• Short problem: In the listing below, switch every "the viewer" to "the observer" and write out the whole listing again with nothing else changed. Leave out the pictures.

• Material:
┄┄┄┄┄┄┄┄┄┄┄┄┄┄┄┄┄┄┄┄

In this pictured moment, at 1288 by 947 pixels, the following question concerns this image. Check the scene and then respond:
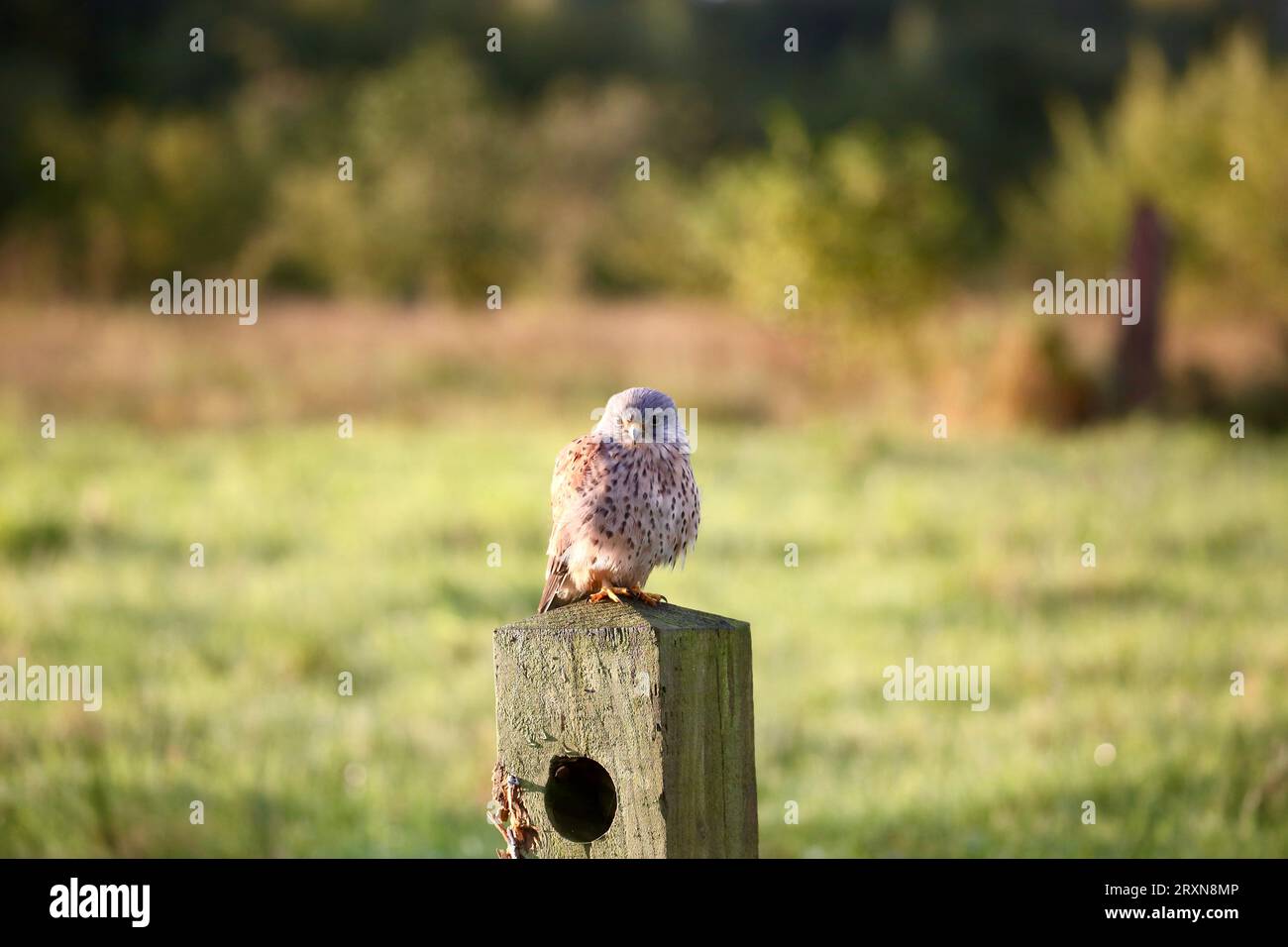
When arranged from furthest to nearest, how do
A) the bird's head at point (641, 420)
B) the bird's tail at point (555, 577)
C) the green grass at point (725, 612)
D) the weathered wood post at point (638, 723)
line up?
the green grass at point (725, 612) → the bird's tail at point (555, 577) → the bird's head at point (641, 420) → the weathered wood post at point (638, 723)

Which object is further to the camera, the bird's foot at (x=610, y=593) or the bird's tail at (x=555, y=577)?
the bird's tail at (x=555, y=577)

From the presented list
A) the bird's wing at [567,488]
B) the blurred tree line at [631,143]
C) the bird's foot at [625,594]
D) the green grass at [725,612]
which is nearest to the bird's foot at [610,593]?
the bird's foot at [625,594]

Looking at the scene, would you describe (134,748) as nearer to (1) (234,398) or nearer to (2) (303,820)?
(2) (303,820)

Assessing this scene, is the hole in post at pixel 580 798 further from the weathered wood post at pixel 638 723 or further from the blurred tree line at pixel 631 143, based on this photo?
the blurred tree line at pixel 631 143

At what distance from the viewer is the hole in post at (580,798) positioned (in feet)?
8.26

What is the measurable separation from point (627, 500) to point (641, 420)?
0.66 feet

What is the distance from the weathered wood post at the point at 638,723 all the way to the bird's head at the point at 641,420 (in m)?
0.61

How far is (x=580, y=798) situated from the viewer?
262 centimetres

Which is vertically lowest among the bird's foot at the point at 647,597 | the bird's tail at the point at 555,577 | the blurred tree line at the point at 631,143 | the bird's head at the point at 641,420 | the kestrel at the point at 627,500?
the bird's foot at the point at 647,597

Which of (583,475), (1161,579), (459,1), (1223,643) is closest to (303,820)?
(583,475)

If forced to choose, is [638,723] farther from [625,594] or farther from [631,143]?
[631,143]

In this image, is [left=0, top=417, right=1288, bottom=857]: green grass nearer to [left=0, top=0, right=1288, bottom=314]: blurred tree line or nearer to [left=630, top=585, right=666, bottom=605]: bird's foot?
[left=630, top=585, right=666, bottom=605]: bird's foot
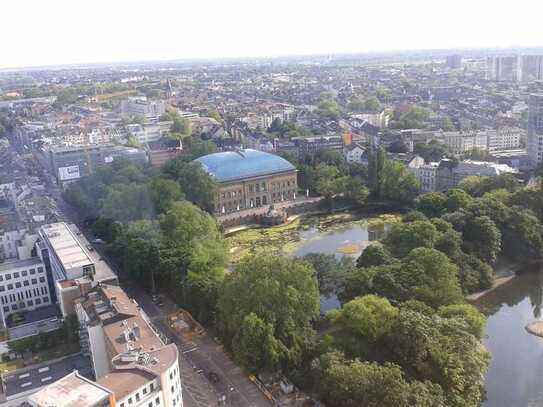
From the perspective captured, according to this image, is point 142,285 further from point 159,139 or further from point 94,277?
point 159,139

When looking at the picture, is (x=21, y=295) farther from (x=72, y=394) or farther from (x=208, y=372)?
(x=72, y=394)

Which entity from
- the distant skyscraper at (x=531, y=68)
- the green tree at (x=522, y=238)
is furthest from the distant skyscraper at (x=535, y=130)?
the distant skyscraper at (x=531, y=68)

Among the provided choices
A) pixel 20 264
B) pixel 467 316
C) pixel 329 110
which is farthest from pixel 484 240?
pixel 329 110

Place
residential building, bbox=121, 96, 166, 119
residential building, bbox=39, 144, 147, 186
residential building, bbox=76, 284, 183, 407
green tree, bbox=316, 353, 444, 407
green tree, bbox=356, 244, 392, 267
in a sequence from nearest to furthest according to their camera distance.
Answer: residential building, bbox=76, 284, 183, 407, green tree, bbox=316, 353, 444, 407, green tree, bbox=356, 244, 392, 267, residential building, bbox=39, 144, 147, 186, residential building, bbox=121, 96, 166, 119

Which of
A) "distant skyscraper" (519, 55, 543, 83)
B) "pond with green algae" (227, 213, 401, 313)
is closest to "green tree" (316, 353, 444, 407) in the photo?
"pond with green algae" (227, 213, 401, 313)

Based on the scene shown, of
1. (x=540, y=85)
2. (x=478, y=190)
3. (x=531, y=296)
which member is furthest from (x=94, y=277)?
(x=540, y=85)

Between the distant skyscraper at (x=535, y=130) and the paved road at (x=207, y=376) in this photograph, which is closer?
the paved road at (x=207, y=376)

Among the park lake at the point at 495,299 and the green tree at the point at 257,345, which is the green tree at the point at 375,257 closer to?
the park lake at the point at 495,299

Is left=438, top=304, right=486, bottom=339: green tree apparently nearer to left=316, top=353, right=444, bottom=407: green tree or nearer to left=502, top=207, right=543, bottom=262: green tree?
left=316, top=353, right=444, bottom=407: green tree
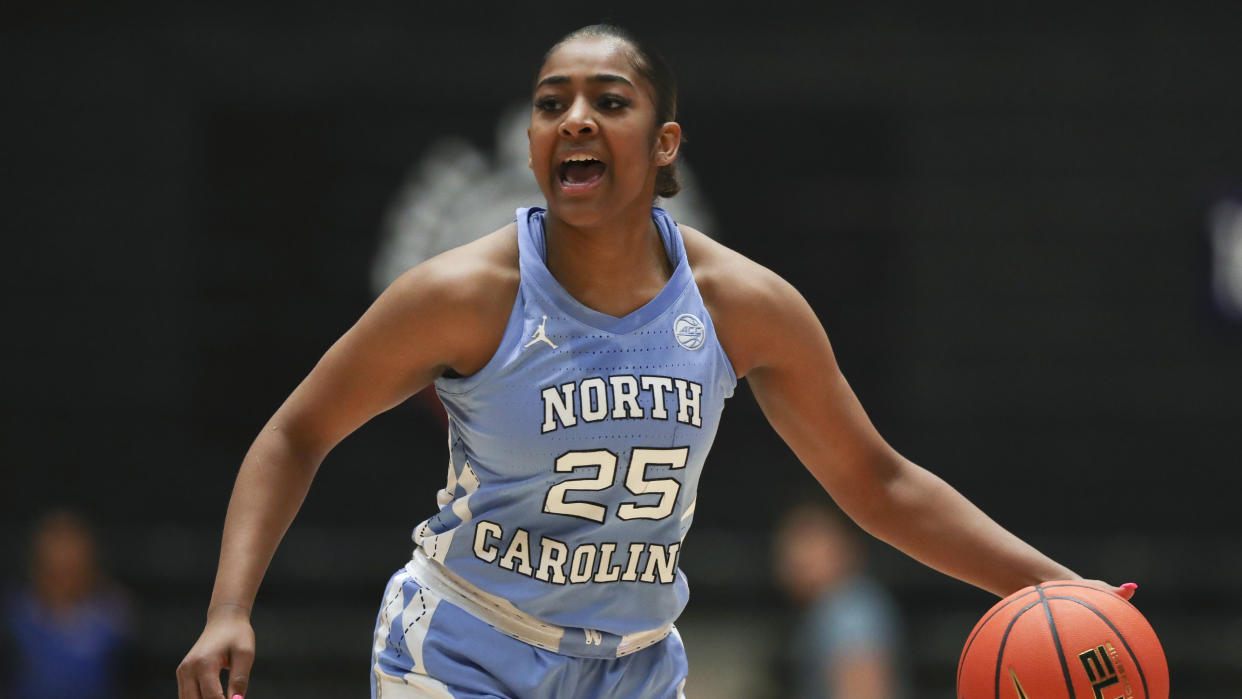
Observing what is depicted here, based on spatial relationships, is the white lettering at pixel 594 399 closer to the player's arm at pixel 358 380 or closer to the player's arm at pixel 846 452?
the player's arm at pixel 358 380

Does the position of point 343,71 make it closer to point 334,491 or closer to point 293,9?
point 293,9

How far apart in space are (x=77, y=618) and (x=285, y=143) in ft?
8.99

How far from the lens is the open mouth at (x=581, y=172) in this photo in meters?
3.25

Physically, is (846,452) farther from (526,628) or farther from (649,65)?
(649,65)

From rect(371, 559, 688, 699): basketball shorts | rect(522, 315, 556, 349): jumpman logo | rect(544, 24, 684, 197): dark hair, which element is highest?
rect(544, 24, 684, 197): dark hair

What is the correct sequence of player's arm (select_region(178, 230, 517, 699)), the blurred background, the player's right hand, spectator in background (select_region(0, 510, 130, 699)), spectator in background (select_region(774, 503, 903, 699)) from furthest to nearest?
the blurred background → spectator in background (select_region(0, 510, 130, 699)) → spectator in background (select_region(774, 503, 903, 699)) → player's arm (select_region(178, 230, 517, 699)) → the player's right hand

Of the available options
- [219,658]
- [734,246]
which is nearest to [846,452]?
[219,658]

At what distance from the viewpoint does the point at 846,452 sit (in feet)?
11.8

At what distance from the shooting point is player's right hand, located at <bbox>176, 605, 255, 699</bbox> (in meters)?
2.91

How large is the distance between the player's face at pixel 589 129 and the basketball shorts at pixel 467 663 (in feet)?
2.74

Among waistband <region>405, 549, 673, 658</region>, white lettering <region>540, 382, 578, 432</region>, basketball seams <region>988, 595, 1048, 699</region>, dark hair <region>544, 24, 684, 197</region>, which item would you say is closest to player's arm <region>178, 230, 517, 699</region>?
white lettering <region>540, 382, 578, 432</region>

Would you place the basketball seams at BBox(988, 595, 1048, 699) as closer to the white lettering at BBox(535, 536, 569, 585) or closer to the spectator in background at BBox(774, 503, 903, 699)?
the white lettering at BBox(535, 536, 569, 585)

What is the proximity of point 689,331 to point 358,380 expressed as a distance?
67 cm

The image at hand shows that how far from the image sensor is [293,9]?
912 centimetres
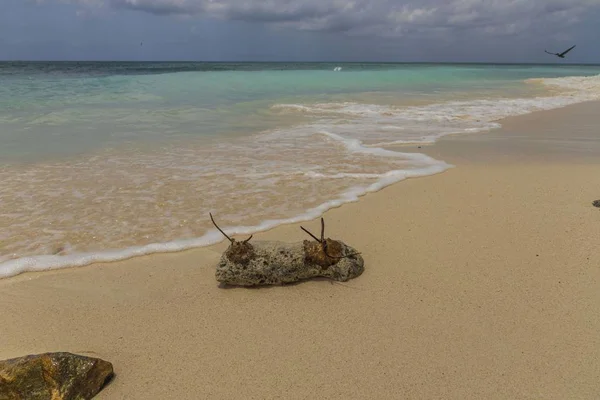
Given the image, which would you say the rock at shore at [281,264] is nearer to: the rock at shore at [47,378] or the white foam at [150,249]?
the white foam at [150,249]

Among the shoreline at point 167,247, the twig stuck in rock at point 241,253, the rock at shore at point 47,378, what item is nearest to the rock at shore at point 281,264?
the twig stuck in rock at point 241,253

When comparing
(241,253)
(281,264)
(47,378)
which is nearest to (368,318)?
(281,264)

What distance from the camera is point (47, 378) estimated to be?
79.2 inches

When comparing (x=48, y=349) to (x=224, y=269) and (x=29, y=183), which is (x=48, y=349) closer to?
(x=224, y=269)

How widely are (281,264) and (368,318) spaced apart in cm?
72

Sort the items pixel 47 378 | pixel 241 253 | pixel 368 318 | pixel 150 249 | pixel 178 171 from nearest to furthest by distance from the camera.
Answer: pixel 47 378
pixel 368 318
pixel 241 253
pixel 150 249
pixel 178 171

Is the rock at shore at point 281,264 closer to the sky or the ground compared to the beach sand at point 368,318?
closer to the sky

┄┄┄┄┄┄┄┄┄┄┄┄┄┄┄┄┄┄┄┄

• Solution for this task:
In this pictured moment, at 1288 by 947 pixels, the following question concerns this image. Check the scene and then respond:
When arranged from furthest to nearest, how do
A) the bird's head at point (641, 420)
B) the bird's tail at point (555, 577)
C) the green grass at point (725, 612)
D) the weathered wood post at point (638, 723)
line up?
the green grass at point (725, 612) → the bird's tail at point (555, 577) → the bird's head at point (641, 420) → the weathered wood post at point (638, 723)

Which object is further to the camera, the bird's foot at (x=610, y=593) or the bird's tail at (x=555, y=577)?
the bird's tail at (x=555, y=577)

From the presented list
A) the bird's wing at [567,488]
B) the blurred tree line at [631,143]
C) the bird's foot at [625,594]
D) the green grass at [725,612]
which is nearest to the bird's foot at [610,593]?
the bird's foot at [625,594]

Looking at the scene, would you describe (134,748) as nearer to (1) (234,398) or nearer to (2) (303,820)?
(2) (303,820)

Assessing this scene, is the hole in post at pixel 580 798 further from the weathered wood post at pixel 638 723 or further from the blurred tree line at pixel 631 143, based on this photo?
the blurred tree line at pixel 631 143

At what distance from the observer is the hole in post at (580,798) positioned (in feet)?
8.26

What is the measurable separation from point (627, 500) to point (641, 420)?
0.66 feet

What is the distance from the weathered wood post at the point at 638,723 all the way to the bird's head at the point at 641,420 (in m)?
0.61

How far is (x=580, y=798) situated from the observer?
262 centimetres

Which is vertically lowest among the bird's foot at the point at 647,597 | the bird's tail at the point at 555,577 | the blurred tree line at the point at 631,143 | the bird's head at the point at 641,420 | the kestrel at the point at 627,500?
the bird's foot at the point at 647,597

Which of (583,475), (1161,579), (459,1), (1223,643) is closest to (303,820)?
(583,475)

If forced to choose, is [638,723] farther from [625,594] or farther from [631,143]?
[631,143]

In this image, is [left=0, top=417, right=1288, bottom=857]: green grass nearer to [left=0, top=0, right=1288, bottom=314]: blurred tree line or nearer to [left=630, top=585, right=666, bottom=605]: bird's foot?
[left=630, top=585, right=666, bottom=605]: bird's foot
From the perspective captured, according to this image, is point 142,285 further from point 159,139 or further from point 94,277?
point 159,139

When looking at the picture, is (x=21, y=295) farther from (x=72, y=394) or farther from (x=208, y=372)?
(x=72, y=394)

Which entity from
- the distant skyscraper at (x=531, y=68)
- the green tree at (x=522, y=238)
is furthest from the distant skyscraper at (x=535, y=130)?
the distant skyscraper at (x=531, y=68)

Among the provided choices
A) pixel 20 264
B) pixel 467 316
C) pixel 329 110
which is farthest from pixel 484 240?
pixel 329 110

Place
residential building, bbox=121, 96, 166, 119
residential building, bbox=39, 144, 147, 186
residential building, bbox=76, 284, 183, 407
green tree, bbox=316, 353, 444, 407
green tree, bbox=356, 244, 392, 267
in a sequence from nearest to furthest according to their camera distance.
Answer: residential building, bbox=76, 284, 183, 407, green tree, bbox=316, 353, 444, 407, green tree, bbox=356, 244, 392, 267, residential building, bbox=39, 144, 147, 186, residential building, bbox=121, 96, 166, 119

Which of
A) "distant skyscraper" (519, 55, 543, 83)
B) "pond with green algae" (227, 213, 401, 313)
is closest to "green tree" (316, 353, 444, 407) in the photo?
"pond with green algae" (227, 213, 401, 313)

Based on the scene shown, of
1. (x=540, y=85)
2. (x=478, y=190)
3. (x=531, y=296)
which member is furthest from (x=94, y=277)?
(x=540, y=85)

Between the distant skyscraper at (x=535, y=130) and the paved road at (x=207, y=376) in this photograph, which is closer?
the paved road at (x=207, y=376)

Among the park lake at the point at 495,299 and the green tree at the point at 257,345, which is the green tree at the point at 375,257 closer to?
the park lake at the point at 495,299

Is left=438, top=304, right=486, bottom=339: green tree apparently nearer to left=316, top=353, right=444, bottom=407: green tree or nearer to left=502, top=207, right=543, bottom=262: green tree?
left=316, top=353, right=444, bottom=407: green tree
Observing what is depicted here, based on spatial relationships, is the white lettering at pixel 594 399 closer to the player's arm at pixel 358 380 or closer to the player's arm at pixel 846 452?
the player's arm at pixel 358 380

Does the position of point 343,71 make it closer to point 334,491 or closer to point 293,9?
point 293,9

How far apart in space are (x=77, y=618) and (x=285, y=143) in ft?
8.99

How far from the lens is the open mouth at (x=581, y=172) in this photo in meters?
3.25

Physically, is (846,452) farther from (526,628) or farther from (649,65)?
(649,65)

From rect(371, 559, 688, 699): basketball shorts | rect(522, 315, 556, 349): jumpman logo | rect(544, 24, 684, 197): dark hair, which element is highest?
rect(544, 24, 684, 197): dark hair

What is the correct sequence of player's arm (select_region(178, 230, 517, 699)), the blurred background, the player's right hand, spectator in background (select_region(0, 510, 130, 699)), spectator in background (select_region(774, 503, 903, 699)) from furthest to nearest?
the blurred background → spectator in background (select_region(0, 510, 130, 699)) → spectator in background (select_region(774, 503, 903, 699)) → player's arm (select_region(178, 230, 517, 699)) → the player's right hand

Of the available options
- [219,658]
- [734,246]
which is nearest to [846,452]?
[219,658]

At what distance from the viewpoint does the point at 846,452 sit (in feet)?
11.8

At what distance from the shooting point is player's right hand, located at <bbox>176, 605, 255, 699</bbox> (in meters)?
2.91

How large is the distance between the player's face at pixel 589 129 and the basketball shorts at pixel 467 663 (in feet)?
2.74

Among waistband <region>405, 549, 673, 658</region>, white lettering <region>540, 382, 578, 432</region>, basketball seams <region>988, 595, 1048, 699</region>, dark hair <region>544, 24, 684, 197</region>, which item would you say is closest to player's arm <region>178, 230, 517, 699</region>?
white lettering <region>540, 382, 578, 432</region>

Would you place the basketball seams at BBox(988, 595, 1048, 699) as closer to the white lettering at BBox(535, 536, 569, 585) or closer to the spectator in background at BBox(774, 503, 903, 699)?
the white lettering at BBox(535, 536, 569, 585)

What is the proximity of point 689,331 to point 358,380 expressed as a distance?
67 cm

The image at hand shows that how far from the image sensor is [293,9]?
912 centimetres
Given the image, which would you say the rock at shore at [281,264] is nearer to: the rock at shore at [47,378] or the white foam at [150,249]?
the white foam at [150,249]

Among the shoreline at point 167,247, the twig stuck in rock at point 241,253, the rock at shore at point 47,378, what item is nearest to the rock at shore at point 281,264?
the twig stuck in rock at point 241,253

When comparing
(241,253)
(281,264)
(47,378)
which is nearest to (368,318)?
(281,264)

What distance from the camera is point (47, 378) estimated to be?
79.2 inches

When comparing (x=48, y=349) to (x=224, y=269) and (x=29, y=183), which is (x=48, y=349) closer to?
(x=224, y=269)

How widely are (281,264) and (368,318) spaced apart in cm?
72

Sort the items pixel 47 378 | pixel 241 253 | pixel 368 318 | pixel 150 249 | pixel 178 171 from nearest to furthest by distance from the camera.
Answer: pixel 47 378
pixel 368 318
pixel 241 253
pixel 150 249
pixel 178 171

Is the rock at shore at point 281,264 closer to the sky or the ground compared to the beach sand at point 368,318?
closer to the sky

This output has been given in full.